First, put the pig blood into 30% saline solution and stir it with a wooden stick to prevent it from solidifying. Then, mix it with 4: 1 diluted water juice, and pour it into the cleaned pig intestines in batches. After the mixture of plasma and flour juice solidifies in the intestines, it can be put into a water pot and cooked with low heat, and the intestines should be constantly pricked with a needle to make bubbles appear, so as to prevent the casings from collapsing. Generally, it can be cooked and eaten in about one and a half hours, and it is better to process it again. Its processing method is: holding the intestine by hand, cutting it into appropriate slices with a knife, and mixing it with garlic juice and sesame oil according to different seasons and preferences of the eater, which is called burning enema; Or put it in a flat frying pan, fry with oil, and watch the fire color.

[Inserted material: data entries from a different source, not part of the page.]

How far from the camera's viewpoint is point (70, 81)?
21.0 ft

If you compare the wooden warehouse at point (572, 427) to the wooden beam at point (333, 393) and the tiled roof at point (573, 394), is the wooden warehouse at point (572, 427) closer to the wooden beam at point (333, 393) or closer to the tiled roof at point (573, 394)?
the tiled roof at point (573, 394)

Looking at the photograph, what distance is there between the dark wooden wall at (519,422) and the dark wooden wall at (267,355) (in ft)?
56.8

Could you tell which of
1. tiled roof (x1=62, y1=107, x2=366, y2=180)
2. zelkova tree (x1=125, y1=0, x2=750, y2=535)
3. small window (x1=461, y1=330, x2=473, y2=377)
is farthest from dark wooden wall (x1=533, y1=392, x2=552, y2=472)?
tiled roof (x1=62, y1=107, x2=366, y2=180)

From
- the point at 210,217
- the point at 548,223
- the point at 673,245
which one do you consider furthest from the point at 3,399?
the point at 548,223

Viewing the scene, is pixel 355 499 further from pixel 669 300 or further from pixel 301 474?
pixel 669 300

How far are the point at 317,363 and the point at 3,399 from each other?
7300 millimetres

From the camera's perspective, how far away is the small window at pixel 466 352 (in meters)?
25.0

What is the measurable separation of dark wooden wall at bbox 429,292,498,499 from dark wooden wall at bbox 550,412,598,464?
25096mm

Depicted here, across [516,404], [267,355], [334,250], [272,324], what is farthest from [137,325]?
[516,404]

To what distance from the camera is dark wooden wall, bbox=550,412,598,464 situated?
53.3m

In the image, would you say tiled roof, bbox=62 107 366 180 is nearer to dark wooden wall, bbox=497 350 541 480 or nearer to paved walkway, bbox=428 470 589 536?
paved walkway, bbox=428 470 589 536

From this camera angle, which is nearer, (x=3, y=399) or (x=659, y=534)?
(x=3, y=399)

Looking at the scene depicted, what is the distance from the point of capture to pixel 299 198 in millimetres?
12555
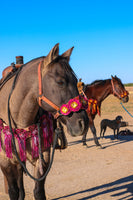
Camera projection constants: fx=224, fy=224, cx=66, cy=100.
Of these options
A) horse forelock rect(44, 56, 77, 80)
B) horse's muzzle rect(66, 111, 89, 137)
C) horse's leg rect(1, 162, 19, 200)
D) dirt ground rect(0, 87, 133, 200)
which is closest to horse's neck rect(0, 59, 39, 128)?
horse forelock rect(44, 56, 77, 80)

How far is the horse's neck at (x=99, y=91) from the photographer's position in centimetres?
856

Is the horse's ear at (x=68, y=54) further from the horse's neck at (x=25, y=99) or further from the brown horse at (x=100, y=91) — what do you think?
the brown horse at (x=100, y=91)

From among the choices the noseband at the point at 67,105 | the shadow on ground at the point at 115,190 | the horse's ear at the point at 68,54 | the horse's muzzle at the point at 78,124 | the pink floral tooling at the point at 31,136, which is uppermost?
the horse's ear at the point at 68,54

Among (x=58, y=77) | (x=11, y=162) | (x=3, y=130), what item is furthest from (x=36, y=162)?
(x=58, y=77)

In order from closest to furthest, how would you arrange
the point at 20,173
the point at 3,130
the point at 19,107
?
1. the point at 19,107
2. the point at 3,130
3. the point at 20,173

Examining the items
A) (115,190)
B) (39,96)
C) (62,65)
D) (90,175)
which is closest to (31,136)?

When the block turns from red to purple and black, the casing is oiled outwards, and it can be served in separate plates with a spatula, which is called decoction enema. It is better to fry with a small mill.
Edible guide:
This kind of enema actually has little to do with "intestine". It is made by steaming starch on a steamer, cooling it, spinning it into irregular pieces with a knife, frying it in a big iron pan and pouring garlic juice on it. Please pay attention to the word "spin". The enema sold in many restaurants with Beijing flavor is not like that, largely because it is not "spun" but cut out. One of fried enema's techniques is to fry the thin place to be crisp, and the thick place to be tender and soft. This effect can only be achieved by spinning it into thin, thick and irregular rhombic pieces. Eating enema is about sticking a toothpick to eat, because if it is fried, it will not stick; Fried tender, scattered, unable to tie up. This method of eating itself is also a means to test the quality of enema.

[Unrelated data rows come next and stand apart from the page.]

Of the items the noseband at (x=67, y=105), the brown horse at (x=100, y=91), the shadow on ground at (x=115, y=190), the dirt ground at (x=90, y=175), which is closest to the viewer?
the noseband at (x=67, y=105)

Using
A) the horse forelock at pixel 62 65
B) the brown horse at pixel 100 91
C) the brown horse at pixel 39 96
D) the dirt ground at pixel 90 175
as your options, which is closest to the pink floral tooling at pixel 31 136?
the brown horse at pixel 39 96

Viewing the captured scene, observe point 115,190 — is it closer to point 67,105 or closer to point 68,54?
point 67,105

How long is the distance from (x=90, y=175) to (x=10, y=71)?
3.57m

You must pour garlic juice to eat enema. The secret that enema can taste meat is also in this garlic juice. Garlic juice is also skillful to cook. Put garlic cloves in a bowl, sprinkle with a little salt, mash them with a wooden garlic mallet, and then stir them with cold water. Note that garlic must be mashed, not cut or patted with a knife. You must use cold boiled water, because when the water is hot, it smells like garlic. In addition, put salt before mashing garlic so that garlic won't jump around.